Vela Surfboards
Pacific craftsmanship, translated for Tokyo.
Vela's founder shapes 60 boards a year by hand in a garage that smells like resin and Pacific salt. He had quiet demand from Japan he couldn't service because his brand spoke purely to Californians. He needed an identity Tokyo would treat as a craft house, not a beach store.
We rebuilt Vela in the visual language of a small Japanese atelier: numbered editions, paper-stock catalogues, restrained typography, and a website that read like a quarterly journal instead of a shop. We never used the word 'lifestyle' once.
We introduced an edition system. Each board now ships with a serialized blueprint, a signed certificate, and a black-and-white photograph of the shaping floor on the day it was made. We didn't change the product. We changed the artifact.
We rebuilt the site as a bilingual quarterly journal — Japanese-first on the .jp subdomain — featuring shaping stories, surf locations, and conversations with riders. Boards lived inside the editorial, never on a grid. Sales pages were called 'commissions,' not products.

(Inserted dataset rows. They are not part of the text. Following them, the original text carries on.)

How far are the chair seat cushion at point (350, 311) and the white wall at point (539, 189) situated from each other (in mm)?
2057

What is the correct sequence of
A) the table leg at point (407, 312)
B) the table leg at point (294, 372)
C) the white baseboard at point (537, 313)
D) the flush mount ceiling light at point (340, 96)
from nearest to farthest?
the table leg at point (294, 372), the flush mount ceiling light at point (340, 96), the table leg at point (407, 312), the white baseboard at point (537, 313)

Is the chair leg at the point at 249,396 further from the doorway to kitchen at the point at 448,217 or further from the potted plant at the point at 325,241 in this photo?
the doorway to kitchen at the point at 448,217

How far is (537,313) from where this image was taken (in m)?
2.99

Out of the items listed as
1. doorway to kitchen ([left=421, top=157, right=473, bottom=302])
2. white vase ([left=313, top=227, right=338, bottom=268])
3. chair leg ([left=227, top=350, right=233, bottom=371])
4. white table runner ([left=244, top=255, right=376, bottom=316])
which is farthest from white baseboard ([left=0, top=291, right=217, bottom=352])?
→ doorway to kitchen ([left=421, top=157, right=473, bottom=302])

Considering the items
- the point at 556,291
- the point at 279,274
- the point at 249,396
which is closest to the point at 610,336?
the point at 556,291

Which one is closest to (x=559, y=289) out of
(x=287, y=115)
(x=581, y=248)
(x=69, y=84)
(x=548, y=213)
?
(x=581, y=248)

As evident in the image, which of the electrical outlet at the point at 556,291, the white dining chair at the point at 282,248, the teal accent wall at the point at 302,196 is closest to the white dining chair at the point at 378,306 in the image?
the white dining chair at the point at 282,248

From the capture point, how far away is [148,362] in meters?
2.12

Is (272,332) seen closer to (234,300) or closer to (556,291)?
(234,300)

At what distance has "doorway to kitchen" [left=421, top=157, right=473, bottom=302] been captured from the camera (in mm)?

We partnered with a Daikanyama gallery for a three-week pop-up that included six boards, the shaping documentary, and a single rack of T-shirts. Every board sold by day two. The waitlist for the next commission cycle grew to 14 months.
- 01Identity & verbal system (EN + JP)
- 02Edition certificate + numbered packaging
- 03Bilingual editorial site
- 0432-page printed catalogue (litho)
- 05Tokyo pop-up production
- 06Shaping documentary (8 min)
- Weeks 01–02Discovery + bilingual brand interviews
- Weeks 03–06Identity, editorial system, catalogue design
- Weeks 05–09Site build + documentary production
- Week 10Tokyo pop-up + launch press
"They understood what I do without making me explain it. Now I get emails from collectors I would have been too shy to email myself."